======== Given entries ========
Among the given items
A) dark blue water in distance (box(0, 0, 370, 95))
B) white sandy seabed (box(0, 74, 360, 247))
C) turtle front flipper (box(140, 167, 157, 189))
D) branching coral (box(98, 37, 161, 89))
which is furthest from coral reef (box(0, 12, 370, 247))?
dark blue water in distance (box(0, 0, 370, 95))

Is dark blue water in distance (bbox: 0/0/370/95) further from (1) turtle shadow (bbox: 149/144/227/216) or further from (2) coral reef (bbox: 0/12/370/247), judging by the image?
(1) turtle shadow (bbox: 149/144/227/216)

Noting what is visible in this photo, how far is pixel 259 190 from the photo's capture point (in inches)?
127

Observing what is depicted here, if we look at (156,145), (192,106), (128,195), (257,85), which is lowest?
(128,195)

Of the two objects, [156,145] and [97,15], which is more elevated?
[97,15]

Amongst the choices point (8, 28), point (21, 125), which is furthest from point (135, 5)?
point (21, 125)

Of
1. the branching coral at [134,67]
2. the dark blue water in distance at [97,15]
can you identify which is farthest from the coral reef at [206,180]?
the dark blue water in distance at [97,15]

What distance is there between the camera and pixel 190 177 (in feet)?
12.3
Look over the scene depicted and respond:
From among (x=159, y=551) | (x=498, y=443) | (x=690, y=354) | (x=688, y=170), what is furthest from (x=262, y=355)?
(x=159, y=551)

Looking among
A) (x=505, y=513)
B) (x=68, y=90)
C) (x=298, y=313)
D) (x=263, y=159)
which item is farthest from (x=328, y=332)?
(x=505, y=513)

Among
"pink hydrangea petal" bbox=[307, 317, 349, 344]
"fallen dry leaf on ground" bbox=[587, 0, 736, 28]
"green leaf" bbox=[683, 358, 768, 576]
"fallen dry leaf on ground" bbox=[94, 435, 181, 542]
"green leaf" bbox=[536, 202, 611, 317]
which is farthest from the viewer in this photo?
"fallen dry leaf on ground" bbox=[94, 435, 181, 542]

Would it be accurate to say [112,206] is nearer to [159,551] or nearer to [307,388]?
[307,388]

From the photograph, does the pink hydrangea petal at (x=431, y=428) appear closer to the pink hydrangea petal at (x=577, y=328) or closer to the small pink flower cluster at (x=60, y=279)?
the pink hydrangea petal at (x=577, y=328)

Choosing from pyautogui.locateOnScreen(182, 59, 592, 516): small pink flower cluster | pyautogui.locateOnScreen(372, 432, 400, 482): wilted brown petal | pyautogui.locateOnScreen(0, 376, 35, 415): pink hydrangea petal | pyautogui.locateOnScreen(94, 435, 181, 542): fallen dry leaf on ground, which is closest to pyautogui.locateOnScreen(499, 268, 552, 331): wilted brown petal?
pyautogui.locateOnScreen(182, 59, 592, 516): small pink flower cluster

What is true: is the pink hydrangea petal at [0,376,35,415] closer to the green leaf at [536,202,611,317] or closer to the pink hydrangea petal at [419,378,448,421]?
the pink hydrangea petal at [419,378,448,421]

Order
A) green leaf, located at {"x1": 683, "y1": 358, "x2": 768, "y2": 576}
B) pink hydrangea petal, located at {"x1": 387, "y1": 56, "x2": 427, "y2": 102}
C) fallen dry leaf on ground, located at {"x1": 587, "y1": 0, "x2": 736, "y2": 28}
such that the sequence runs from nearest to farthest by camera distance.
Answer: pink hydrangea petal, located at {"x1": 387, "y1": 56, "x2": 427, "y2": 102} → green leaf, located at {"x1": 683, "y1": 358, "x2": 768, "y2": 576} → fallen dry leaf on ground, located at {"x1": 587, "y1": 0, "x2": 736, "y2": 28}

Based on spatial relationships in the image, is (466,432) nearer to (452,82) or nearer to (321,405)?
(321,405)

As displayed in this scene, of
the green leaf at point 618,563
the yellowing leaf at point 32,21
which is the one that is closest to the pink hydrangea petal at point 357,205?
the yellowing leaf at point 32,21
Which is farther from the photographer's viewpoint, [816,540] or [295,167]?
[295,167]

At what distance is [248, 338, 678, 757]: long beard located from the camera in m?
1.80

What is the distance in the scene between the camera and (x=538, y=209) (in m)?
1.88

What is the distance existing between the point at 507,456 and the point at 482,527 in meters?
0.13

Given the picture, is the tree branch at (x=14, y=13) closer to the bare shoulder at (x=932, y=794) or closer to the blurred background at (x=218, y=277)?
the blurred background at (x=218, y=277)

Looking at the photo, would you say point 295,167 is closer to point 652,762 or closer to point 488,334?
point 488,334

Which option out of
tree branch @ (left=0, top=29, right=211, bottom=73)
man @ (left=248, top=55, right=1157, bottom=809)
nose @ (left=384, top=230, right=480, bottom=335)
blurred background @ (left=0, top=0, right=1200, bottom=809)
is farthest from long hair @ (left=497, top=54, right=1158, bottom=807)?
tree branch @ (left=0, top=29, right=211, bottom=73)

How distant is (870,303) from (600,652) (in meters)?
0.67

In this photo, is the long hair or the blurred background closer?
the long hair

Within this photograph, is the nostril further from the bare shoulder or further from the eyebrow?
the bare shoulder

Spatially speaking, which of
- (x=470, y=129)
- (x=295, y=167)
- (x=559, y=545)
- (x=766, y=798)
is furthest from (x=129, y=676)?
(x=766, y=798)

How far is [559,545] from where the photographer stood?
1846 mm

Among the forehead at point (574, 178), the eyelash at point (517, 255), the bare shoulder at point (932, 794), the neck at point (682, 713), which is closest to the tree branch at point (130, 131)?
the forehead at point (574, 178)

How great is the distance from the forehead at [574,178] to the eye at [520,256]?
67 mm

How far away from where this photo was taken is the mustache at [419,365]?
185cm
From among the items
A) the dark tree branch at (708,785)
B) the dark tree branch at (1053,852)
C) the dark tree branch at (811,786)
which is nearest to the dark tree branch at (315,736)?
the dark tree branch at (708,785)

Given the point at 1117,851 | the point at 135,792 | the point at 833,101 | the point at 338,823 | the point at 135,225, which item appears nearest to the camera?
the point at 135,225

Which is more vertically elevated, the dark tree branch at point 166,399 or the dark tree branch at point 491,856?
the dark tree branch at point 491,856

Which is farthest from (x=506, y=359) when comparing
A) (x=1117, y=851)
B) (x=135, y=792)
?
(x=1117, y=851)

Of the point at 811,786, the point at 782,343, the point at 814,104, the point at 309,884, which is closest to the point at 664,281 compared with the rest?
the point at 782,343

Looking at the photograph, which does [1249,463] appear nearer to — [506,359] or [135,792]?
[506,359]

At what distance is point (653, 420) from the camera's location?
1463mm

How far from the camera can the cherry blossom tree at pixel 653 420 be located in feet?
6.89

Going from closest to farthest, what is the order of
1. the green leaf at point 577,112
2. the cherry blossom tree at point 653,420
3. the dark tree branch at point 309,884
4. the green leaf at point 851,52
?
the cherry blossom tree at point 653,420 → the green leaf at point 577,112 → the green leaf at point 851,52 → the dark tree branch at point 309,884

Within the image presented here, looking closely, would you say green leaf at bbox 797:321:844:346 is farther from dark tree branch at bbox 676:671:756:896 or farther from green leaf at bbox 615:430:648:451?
========
### What you should do
Convert the lines from the one containing "At what distance is point" through the end of the entries, inclusive, into a Markdown table with the columns Row and Line. Omit blank lines.

### Solution for this task
| Row | Line |
|---|---|
| 1 | At what distance is point (653, 420) from the camera's location? |
| 2 | 1463mm |
| 3 | How far from the camera can the cherry blossom tree at pixel 653 420 be located in feet? |
| 4 | 6.89 |
| 5 | Going from closest to farthest, what is the order of |
| 6 | 1. the green leaf at point 577,112 |
| 7 | 2. the cherry blossom tree at point 653,420 |
| 8 | 3. the dark tree branch at point 309,884 |
| 9 | 4. the green leaf at point 851,52 |
| 10 | ? |
| 11 | the cherry blossom tree at point 653,420 → the green leaf at point 577,112 → the green leaf at point 851,52 → the dark tree branch at point 309,884 |
| 12 | Within the image presented here, looking closely, would you say green leaf at bbox 797:321:844:346 is farther from dark tree branch at bbox 676:671:756:896 or farther from green leaf at bbox 615:430:648:451? |